An ODC Story: Bekah Polzin on Majority World Diet

We're officially half-way through The Lent Project.  This 6-week journey of intentional denial is unearthing parts of us that are unsettling as well as inspiring new, simpler and more generous practices that we could integrate into our everyday lives.  In this reflection, Bekah Polzin reflects on the experience of Week 3's Majority World Diet where, for 5 days, we stood in solidarity with the majority world by eating oatmeal for breakfast and rice & beans for lunch and dinner.  Thanks, Trade As One, for the incredible resource! Here's Bekah's reflection...

I’ve never fasted or practiced giving up food. I’ve never eaten a specific diet for a period of time or done a “cleanse” of any kind. This week I learned that I’m not that good at it. I prefer to eat what I want, whenever I want it. It was a reminder of the privileges I have and a quick way to gain perspective.  

It didn’t take me long (like, by lunchtime day 1) to realize that I think about food a lot. It didn’t surprise me to read a “Trade as One” email informing us that on average we make 227 decisions about food in ONE day. We are consumed with food.

What should I make for breakfast? What do the kids want? Should I get a cappuccino today? Should I just make a coffee at home? Regular or decaf? I’m so hungry – I need a snack. I’m getting a chill, maybe I’ll have another cup of coffee. What should I make for dinner tonight? I need to go to the store, what food do we need? And on and on.

What became clear to me throughout the week was the correlation between being fed by worldly things and being fed by Christ. Its true, God created us to need nourishment. But like many other things in our lives, food becomes the focus and not God. When the week was over and I finally ate a substantial meal, my first thought was, “I want more.”

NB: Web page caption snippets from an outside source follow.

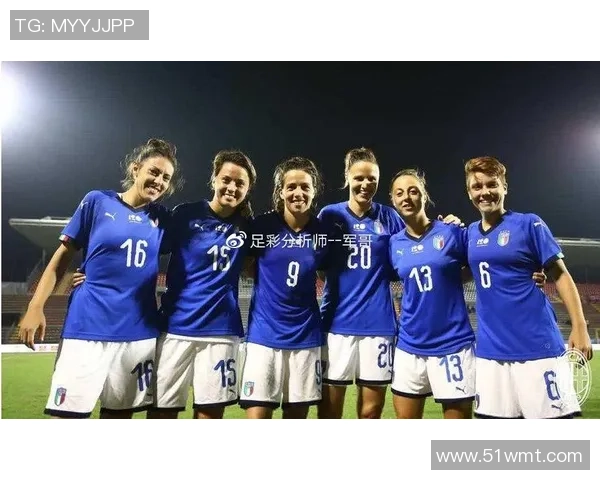 意大利女足与荷兰女足精彩对决分析与推荐策略分享 意大利女足与荷兰女足精彩对决分析与推荐策略分享
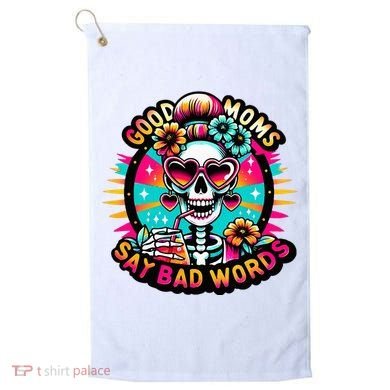 Good Moms Say Bad Words Cool Golf Towel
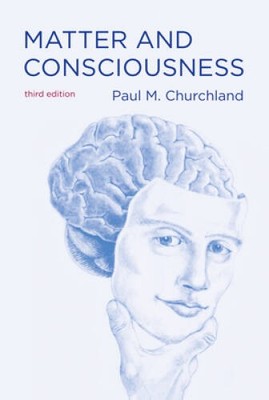 Matter and Consciousness (MIT Press) - Paperback By Churchland, Paul M. - GOOD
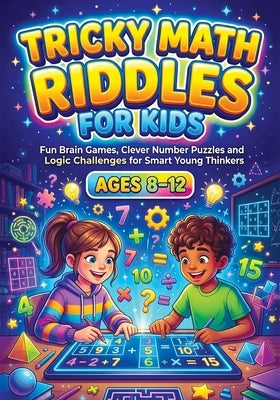 Tricky Math Riddles for Kids ages 8-12: Fun Brain Games, Clever Number Puzzles and Logic Challenges for Smart Young Thinkers, Engaging Mental Exercise by Mischievous, Childlike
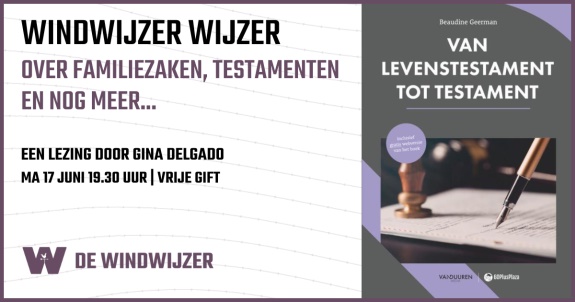 Lezing over familiezaken en testamenten bij Windwijzer Wijzer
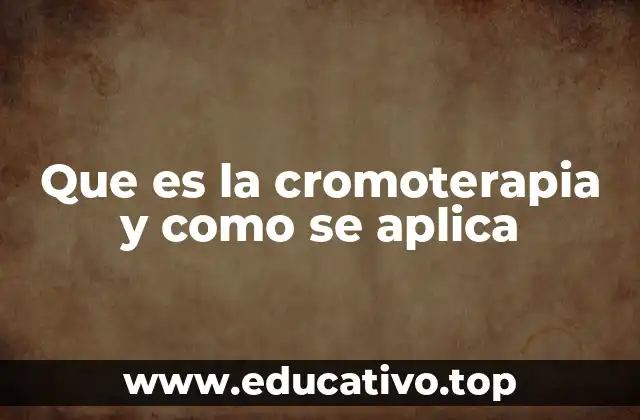 Que es la cromoterapia y como se aplica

What would our lives look like if we thought about Christ 227 times a day? Or instead of planning the next dinner party to perfection, we sat in prayer and invited God to be in our conversations around the table. Or instead of buying the 18th Starbucks for the week, we share the love and bought one for someone unable to treat herself, or use that money to support a greater cause. 

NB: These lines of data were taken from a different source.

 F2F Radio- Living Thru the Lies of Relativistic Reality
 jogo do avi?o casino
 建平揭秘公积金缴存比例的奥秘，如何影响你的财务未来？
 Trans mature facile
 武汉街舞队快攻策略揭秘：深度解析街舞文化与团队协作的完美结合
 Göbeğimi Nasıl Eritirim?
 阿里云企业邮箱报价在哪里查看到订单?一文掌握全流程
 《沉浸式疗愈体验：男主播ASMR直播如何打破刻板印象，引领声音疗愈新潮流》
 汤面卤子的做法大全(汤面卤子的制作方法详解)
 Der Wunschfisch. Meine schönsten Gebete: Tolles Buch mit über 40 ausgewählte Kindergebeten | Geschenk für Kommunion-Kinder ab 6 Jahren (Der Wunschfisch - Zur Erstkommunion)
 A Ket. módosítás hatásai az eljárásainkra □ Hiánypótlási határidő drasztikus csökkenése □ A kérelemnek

I was struck by this verse during this process:

My friends, do not be surprised at the terrible trouble which now comes to test you. Do not think that something strange is happening to you. But be happy that you are sharing in Christ's sufferings so that you will be happy and full of joy when Christ comes again in glory. 1 Peter 4:12-1

What If we each brainstormed 227 ideas of how we could intentionally love God by loving others through preparing, serving, or sharing food? Imagine the creative ways we could bring glory to Christ!